TEXT SHOWN Block Start

St. Ambrose University
- Former names: St. Ambrose Academy (1882–1908) St. Ambrose College (1908–1987)
- Motto: Faith Learning Justice
- Type: Private university
- Established: 1882; 144 years ago
- Founder: John McMullen
- Religious affiliation: Catholic
- Endowment: $317 million (2026)
- Faculty: 350
- Administrative staff: 314
- Students: 2,747 (Fall 2022)
- Undergraduates: 2,118 (Fall 2022)
- Postgraduates: 629 (Fall 2022)
- Location: Davenport, Iowa, United States 41°32′N 90°35′W﻿ / ﻿41.54°N 90.58°W
- Campus: Urban area, 177 acres (72 ha);
- Colors: Ambrose Blue & White
- Nickname: Fighting Bees
- Sporting affiliations: NAIA – CCAC (primary) NAIA – HAAC (football, men's and women's lacrosse, wrestling) NACE (esports)

TEXT SHOWN Block End
GIVEN DATA Block Start

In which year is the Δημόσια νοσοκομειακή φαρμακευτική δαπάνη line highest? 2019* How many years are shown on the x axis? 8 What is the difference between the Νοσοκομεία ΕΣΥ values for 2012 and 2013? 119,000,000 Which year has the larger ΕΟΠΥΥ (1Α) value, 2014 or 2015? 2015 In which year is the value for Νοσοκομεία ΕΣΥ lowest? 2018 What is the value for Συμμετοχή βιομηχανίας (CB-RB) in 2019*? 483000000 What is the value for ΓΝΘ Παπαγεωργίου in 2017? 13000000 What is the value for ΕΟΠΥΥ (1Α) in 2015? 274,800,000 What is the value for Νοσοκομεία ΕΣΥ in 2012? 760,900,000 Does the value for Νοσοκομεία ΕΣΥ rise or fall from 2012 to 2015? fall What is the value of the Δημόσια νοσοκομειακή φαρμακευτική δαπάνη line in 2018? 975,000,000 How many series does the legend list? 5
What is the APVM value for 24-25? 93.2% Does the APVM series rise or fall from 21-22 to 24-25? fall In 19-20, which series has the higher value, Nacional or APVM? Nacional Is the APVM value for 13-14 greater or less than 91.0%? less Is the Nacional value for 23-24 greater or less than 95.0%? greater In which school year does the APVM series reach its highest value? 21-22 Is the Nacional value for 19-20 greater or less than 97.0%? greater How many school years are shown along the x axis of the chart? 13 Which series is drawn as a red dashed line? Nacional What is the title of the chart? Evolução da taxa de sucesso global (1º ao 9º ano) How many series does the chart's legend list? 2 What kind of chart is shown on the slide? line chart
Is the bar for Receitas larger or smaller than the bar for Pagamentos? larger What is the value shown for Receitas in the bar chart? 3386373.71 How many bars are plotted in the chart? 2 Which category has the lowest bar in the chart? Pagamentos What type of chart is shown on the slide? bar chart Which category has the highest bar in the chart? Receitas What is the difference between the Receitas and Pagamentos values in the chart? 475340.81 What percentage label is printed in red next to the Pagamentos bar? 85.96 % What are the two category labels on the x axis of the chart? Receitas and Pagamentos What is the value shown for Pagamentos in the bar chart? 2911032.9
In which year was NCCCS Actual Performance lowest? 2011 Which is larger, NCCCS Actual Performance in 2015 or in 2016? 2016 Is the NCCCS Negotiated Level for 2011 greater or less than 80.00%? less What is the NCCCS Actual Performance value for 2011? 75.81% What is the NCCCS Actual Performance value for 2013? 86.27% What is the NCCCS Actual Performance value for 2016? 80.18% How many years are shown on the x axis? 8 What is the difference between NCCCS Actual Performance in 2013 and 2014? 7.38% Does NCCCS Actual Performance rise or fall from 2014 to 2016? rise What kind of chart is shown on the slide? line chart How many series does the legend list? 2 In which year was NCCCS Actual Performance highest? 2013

GIVEN DATA Block End

> [TASK BRIEF] Could you extract the St. Ambrose University profile from the top of the page and reproduce all of it word for word?

> [OUTPUT OF THE EXERCISE]
St. Ambrose University
- Former names: St. Ambrose Academy (1882–1908) St. Ambrose College (1908–1987)
- Motto: Faith Learning Justice
- Type: Private university
- Established: 1882; 144 years ago
- Founder: John McMullen
- Religious affiliation: Catholic
- Endowment: $317 million (2026)
- Faculty: 350
- Administrative staff: 314
- Students: 2,747 (Fall 2022)
- Undergraduates: 2,118 (Fall 2022)
- Postgraduates: 629 (Fall 2022)
- Location: Davenport, Iowa, United States 41°32′N 90°35′W﻿ / ﻿41.54°N 90.58°W
- Campus: Urban area, 177 acres (72 ha);
- Colors: Ambrose Blue & White
- Nickname: Fighting Bees
- Sporting affiliations: NAIA – CCAC (primary) NAIA – HAAC (football, men's and women's lacrosse, wrestling) NACE (esports)